_WRITTEN TASK A:_ Report each line in the rows below that contains the string "blue", treating uppercase and lowercase letters as different.

The debtors’ prison is an old, decrepit institution that many thought was abolished in the 19th century, something little more than a relic of the past. This is a problematic view for two reasons. One, debtors’ prisons are rarely explored in the classroom or the larger society. And two, these prisons are making a serious comeback in the United States, which is deeply problematic for the poor and working class.

The History of Debtors’ Prisons

The traditional view of debtors’ prisons in the U.S. is one of wretched incarceration where debtors were hung out to dry. While this is true, there is also more to the story.

In early colonial America, English law had an influence on colonial law – and laws regarding debt. In 16th century England, creditors had the legal power via the Law of Merchant to regain their money from insolvent debtors. They had this same power in Pennsylvania where, in 1682, the law stated that anyone who was in debt and had been arrested would be kept in prison, or “the debtor [could] satisfy the debt by servitude as the county court shall order, if the creditor desires.” While debt servitude was problematic, it provided a way for a debtor to obtain eventual release.

_DATA SUPPLIED:_
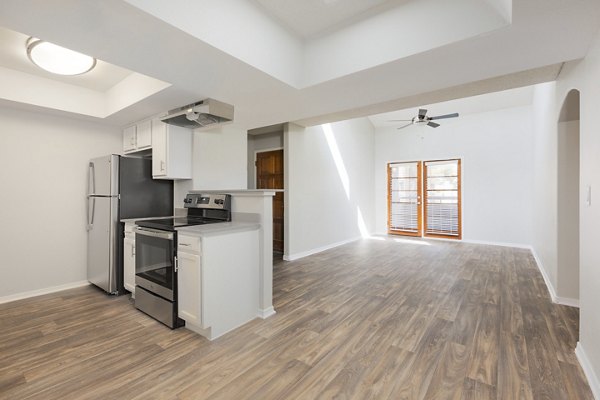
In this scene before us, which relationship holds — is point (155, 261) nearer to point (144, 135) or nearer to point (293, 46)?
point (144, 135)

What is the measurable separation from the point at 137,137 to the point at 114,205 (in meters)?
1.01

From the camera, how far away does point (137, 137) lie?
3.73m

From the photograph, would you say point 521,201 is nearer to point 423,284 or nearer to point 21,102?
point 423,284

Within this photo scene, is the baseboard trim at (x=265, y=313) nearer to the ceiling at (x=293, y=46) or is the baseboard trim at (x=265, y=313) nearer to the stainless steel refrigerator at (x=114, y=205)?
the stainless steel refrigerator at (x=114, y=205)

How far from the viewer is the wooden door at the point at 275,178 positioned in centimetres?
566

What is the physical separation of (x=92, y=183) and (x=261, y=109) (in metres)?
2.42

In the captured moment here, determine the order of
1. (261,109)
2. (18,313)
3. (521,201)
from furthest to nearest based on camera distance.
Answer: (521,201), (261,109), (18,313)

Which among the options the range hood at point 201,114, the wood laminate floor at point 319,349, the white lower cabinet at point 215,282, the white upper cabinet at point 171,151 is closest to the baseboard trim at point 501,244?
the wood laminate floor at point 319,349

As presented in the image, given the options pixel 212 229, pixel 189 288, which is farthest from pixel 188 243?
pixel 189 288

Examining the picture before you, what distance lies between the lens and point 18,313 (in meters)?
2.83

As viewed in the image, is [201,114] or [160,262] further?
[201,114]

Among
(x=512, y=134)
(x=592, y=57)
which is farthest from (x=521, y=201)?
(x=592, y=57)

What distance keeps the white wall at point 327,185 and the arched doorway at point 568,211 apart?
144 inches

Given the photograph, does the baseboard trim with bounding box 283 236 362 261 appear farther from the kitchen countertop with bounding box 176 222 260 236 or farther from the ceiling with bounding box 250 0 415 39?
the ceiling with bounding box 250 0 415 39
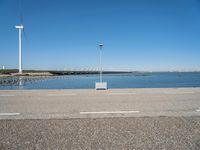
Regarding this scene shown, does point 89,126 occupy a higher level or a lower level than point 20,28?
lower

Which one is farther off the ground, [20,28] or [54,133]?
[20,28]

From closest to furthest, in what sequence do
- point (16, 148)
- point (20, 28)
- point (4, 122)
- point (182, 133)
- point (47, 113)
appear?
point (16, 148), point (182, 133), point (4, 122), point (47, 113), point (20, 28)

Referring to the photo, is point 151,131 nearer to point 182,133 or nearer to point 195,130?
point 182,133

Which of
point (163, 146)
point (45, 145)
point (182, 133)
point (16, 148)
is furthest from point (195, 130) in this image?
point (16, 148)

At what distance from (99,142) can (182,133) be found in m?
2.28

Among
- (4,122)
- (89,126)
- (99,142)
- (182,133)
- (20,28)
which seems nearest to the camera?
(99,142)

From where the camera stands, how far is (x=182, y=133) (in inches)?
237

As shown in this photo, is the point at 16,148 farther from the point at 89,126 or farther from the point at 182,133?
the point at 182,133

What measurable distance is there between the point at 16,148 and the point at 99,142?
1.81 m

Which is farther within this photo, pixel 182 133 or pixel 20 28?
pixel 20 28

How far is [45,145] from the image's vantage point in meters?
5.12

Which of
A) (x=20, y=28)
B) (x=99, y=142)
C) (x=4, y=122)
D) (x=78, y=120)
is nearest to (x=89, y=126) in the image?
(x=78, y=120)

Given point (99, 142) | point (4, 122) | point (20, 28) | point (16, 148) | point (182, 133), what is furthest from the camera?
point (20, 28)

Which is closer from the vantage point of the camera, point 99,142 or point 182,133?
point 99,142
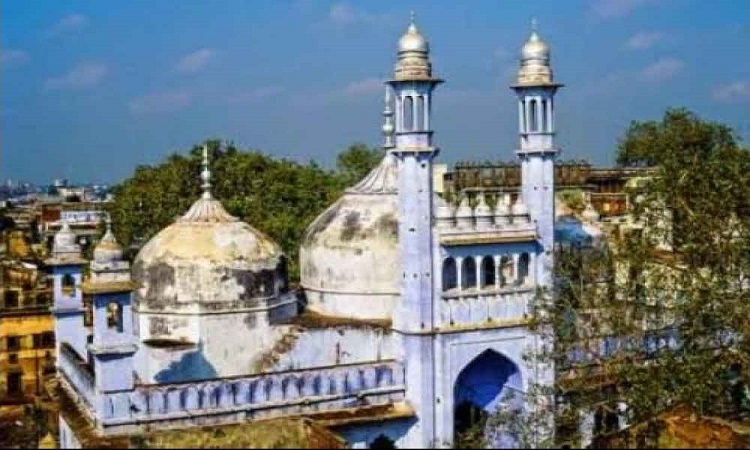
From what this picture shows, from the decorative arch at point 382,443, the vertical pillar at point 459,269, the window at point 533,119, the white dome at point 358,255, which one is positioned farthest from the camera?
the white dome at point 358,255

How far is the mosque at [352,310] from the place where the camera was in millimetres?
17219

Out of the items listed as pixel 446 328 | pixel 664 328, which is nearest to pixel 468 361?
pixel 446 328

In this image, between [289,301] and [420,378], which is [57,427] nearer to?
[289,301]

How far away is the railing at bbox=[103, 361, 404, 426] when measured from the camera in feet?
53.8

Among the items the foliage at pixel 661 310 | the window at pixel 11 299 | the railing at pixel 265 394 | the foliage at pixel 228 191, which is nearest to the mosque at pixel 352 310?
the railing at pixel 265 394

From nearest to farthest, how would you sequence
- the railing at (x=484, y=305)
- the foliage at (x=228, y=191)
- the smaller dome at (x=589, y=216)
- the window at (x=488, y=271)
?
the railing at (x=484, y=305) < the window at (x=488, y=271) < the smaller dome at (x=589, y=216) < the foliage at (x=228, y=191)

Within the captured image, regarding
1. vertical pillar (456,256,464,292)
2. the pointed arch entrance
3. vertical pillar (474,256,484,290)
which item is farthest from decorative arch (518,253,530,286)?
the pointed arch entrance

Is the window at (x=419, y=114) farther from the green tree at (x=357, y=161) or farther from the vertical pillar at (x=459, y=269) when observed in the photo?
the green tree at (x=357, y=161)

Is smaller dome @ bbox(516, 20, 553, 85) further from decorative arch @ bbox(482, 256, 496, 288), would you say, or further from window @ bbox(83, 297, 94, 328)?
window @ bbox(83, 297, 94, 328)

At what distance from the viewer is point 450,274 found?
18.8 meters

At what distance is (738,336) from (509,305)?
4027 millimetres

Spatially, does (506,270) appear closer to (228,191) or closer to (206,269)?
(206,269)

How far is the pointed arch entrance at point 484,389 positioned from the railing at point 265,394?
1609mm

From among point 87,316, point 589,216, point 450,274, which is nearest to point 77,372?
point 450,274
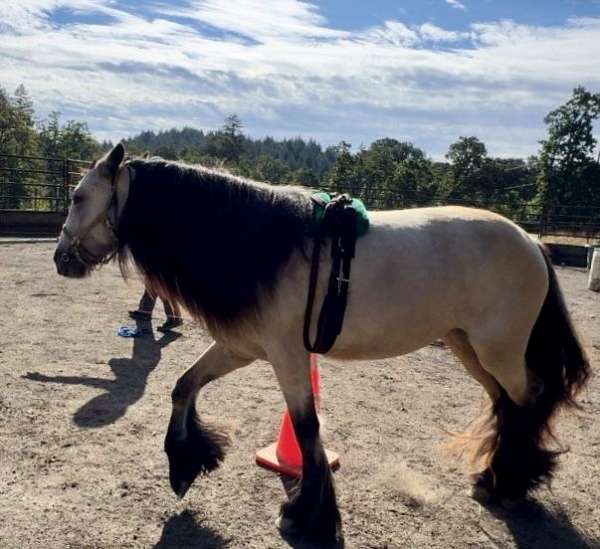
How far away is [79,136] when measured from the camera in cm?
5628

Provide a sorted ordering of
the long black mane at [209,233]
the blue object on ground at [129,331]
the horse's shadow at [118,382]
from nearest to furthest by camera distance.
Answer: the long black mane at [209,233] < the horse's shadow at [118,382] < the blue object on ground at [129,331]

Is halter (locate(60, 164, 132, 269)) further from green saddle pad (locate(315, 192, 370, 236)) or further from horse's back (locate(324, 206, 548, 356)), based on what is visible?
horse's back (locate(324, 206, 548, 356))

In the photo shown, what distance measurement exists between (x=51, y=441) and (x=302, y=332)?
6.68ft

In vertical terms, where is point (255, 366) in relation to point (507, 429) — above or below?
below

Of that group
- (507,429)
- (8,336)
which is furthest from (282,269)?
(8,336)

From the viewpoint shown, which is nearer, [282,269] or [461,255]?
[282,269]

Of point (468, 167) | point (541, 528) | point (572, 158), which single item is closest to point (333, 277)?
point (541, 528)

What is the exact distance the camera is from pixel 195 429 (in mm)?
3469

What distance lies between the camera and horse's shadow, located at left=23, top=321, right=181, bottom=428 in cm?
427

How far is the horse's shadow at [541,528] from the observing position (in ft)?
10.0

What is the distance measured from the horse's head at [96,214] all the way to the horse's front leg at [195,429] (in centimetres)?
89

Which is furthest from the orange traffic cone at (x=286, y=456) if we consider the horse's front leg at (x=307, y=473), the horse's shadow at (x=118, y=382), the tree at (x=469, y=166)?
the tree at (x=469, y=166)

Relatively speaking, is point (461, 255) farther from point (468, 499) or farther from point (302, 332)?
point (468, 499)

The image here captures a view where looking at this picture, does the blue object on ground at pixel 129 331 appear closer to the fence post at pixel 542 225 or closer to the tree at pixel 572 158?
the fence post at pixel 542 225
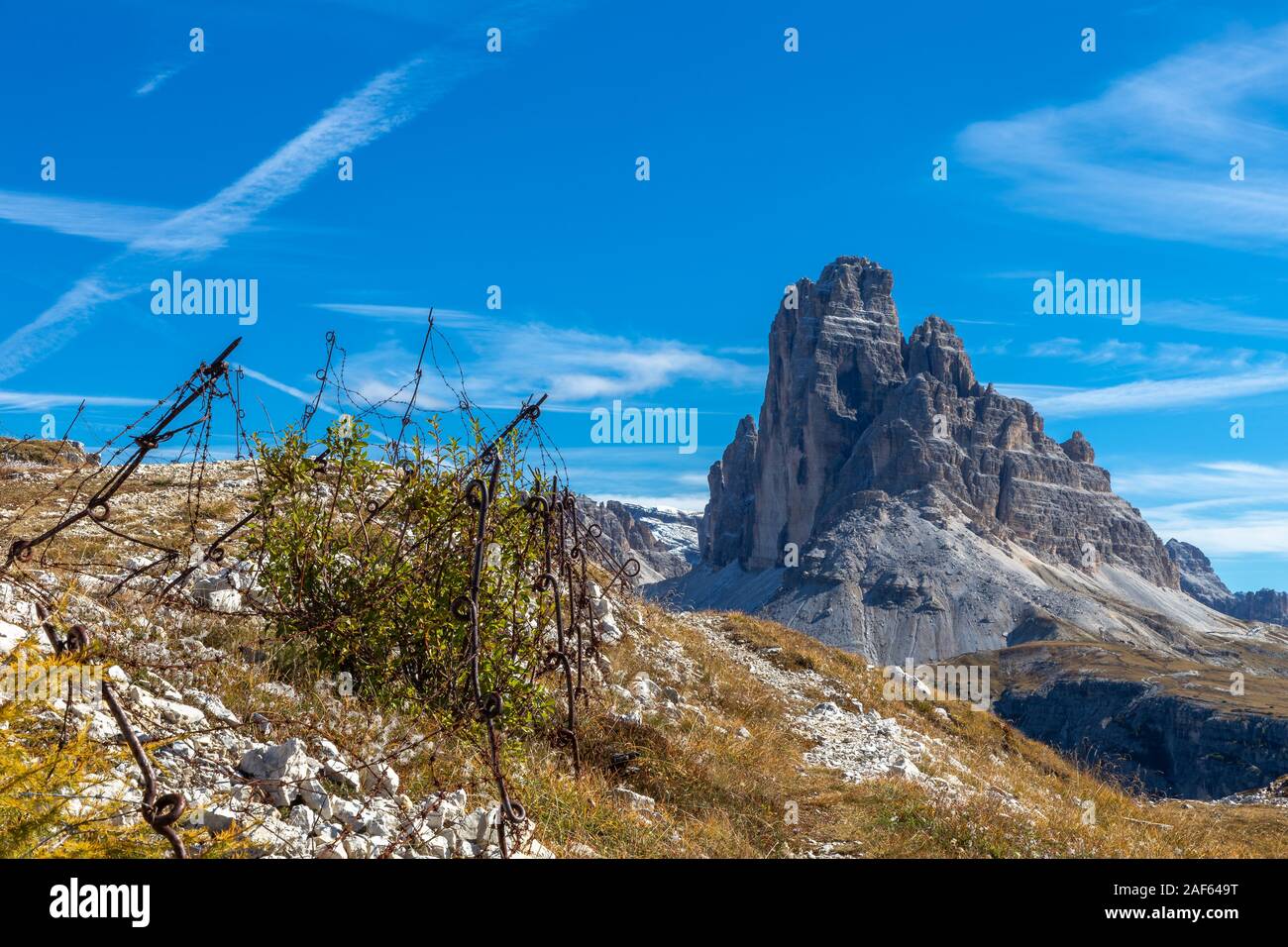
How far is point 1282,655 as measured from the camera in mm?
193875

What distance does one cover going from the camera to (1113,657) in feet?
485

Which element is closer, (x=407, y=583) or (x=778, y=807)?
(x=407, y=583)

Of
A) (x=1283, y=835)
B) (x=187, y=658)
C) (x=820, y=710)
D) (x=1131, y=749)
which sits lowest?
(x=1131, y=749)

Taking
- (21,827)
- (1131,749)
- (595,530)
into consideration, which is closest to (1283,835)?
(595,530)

_WRITTEN TASK B:_ Translate this sentence from the passage on debtors' prisons into Spanish: "In early colonial America, English law had an influence on colonial law – and laws regarding debt."

_CORRECT ANSWER A:_
the blue object on ground at [129,331]
Answer: the long black mane at [209,233] < the horse's shadow at [118,382] < the blue object on ground at [129,331]
The image here captures a view where looking at this picture, does the blue object on ground at pixel 129 331 appear closer to the fence post at pixel 542 225 or closer to the tree at pixel 572 158?

_CORRECT ANSWER B:_ En los inicios de la América colonial, el derecho inglés influyó en el derecho colonial, y en las leyes relativas a las deudas.